• **読解文**:
★ ★ ★ ★ ★ ★ ★
日々の電気代高騰や災害時の停電に不安を感じる方は少なくありません。
蓄電池を導入すれば、電気代の節約と非常事態の電力供給を実現できます。しかし、高額な初期費用がかかるため、購入に踏み切れない方は多いのではないでしょうか。
実のところ、蓄電池の価格相場は低下傾向にあり、現状は導入のハードルは高くありません。
この記事では、蓄電池の価格相場が低下傾向にある理由や、今だからこそ得られる導入メリットを詳しく解説します。
蓄電池の価格を決定する要素や導入に必要な費用を知りたい方、価格を抑えるための具体的なポイントを知りたい方も、ぜひ最後までお読みください。
蓄電池の価格相場は低下傾向にある
近年、蓄電池の価格相場は全体的に低下傾向です。
資源エネルギー庁『更なる再エネ拡大を実現するためのエネルギー需給革新の推進~需給一体型モデルの活用~』によると、耐用年数15年の蓄電池の場合、2017年度は1kWhあたり22.5万円だった目標金額に対して、2018年度は1kWhあたり18万円、2020年度では1kWhあたり9万円まで低下しています。
この価格低下の背景には、技術の進歩と市場の拡大が影響しています。特に、電気自動車の普及によるバッテリー生産技術の向上と量産効果は、蓄電池のコスト削減につながっています。
また、再生可能エネルギーの導入拡大に伴い、蓄電池の需要が増加した結果、企業間の競争が激化し、製品価格が引き下げられている傾向です。
これにより、以前に比べて蓄電池の導入費用が抑えられ、一般家庭や企業にとっても導入しやすい環境が整いつつあります。
価格の安い今だからこそ得られる蓄電池導入のメリット
価格の安い今だからこそ得られる蓄電池導入のメリットは、以下の通りです。
- 電気代の節約につながる
- 災害時に非常用電源として役立つ
- ピークシフトを実施できる
ここでは、蓄電池導入で得られるメリットを詳しく解説します。
電気代の節約につながる
蓄電池を導入すると、電気代を節約できる可能性が高まります。
電力会社との契約プランによっては、電気料金が安くなる深夜帯に蓄電池へ充電し、電気料金が高くなる日中に蓄電池に貯めた電力を使用可能です。
これにより、割高な時間帯の電力購入量を減らし、効率的に電気代を抑えられます。電力料金プランを見直せば、さらに高い節約効果が期待できるでしょう。
★ ★ ★ ★ ★ ★ ★
• **課題 1**:
読解文に基づいて、次の問いに答えなさい。
(a) 耐用年数15年の蓄電池の目標金額は、2020年度に1kWhあたりいくらまで低下したか。
(b) 電気自動車の普及がもたらし、蓄電池のコスト削減につながったとされる二つの事柄は何か。
(c) 深夜帯に充電した電力は、どの時間帯に使用できるとされているか。
• **課題 2**:
読解文のうち、「資源エネルギー庁『更なる再エ」を含む語句で始まり「スト削減につながっています。」で締めくくられる部分を、一字も変えずに書き写しなさい。

• **提示データ**:
★ ★ ★ ★ ★ ★ ★
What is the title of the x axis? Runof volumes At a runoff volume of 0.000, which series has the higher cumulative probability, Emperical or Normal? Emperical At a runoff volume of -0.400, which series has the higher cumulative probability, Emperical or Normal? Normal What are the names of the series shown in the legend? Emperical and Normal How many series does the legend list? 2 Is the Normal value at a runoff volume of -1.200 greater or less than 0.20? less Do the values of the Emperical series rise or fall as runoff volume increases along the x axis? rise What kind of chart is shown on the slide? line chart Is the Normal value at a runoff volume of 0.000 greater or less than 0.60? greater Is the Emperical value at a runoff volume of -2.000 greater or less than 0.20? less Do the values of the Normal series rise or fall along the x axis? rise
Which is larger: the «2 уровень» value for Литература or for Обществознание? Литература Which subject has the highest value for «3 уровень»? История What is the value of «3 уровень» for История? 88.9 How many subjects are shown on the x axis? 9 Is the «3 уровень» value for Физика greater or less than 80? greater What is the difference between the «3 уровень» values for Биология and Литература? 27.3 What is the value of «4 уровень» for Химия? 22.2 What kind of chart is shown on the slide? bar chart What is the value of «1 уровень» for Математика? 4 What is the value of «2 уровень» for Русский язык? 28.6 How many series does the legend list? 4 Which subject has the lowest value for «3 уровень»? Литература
★ ★ ★ ★ ★ ★ ★
• **解答 1**:
(a) 1kWhあたり9万円
(b) バッテリー生産技術の向上と量産効果
(c) 電気料金が高くなる日中

• **解答 2**:
資源エネルギー庁『更なる再エネ拡大を実現するためのエネルギー需給革新の推進~需給一体型モデルの活用~』によると、耐用年数15年の蓄電池の場合、2017年度は1kWhあたり22.5万円だった目標金額に対して、2018年度は1kWhあたり18万円、2020年度では1kWhあたり9万円まで低下しています。
この価格低下の背景には、技術の進歩と市場の拡大が影響しています。特に、電気自動車の普及によるバッテリー生産技術の向上と量産効果は、蓄電池のコスト削減につながっています。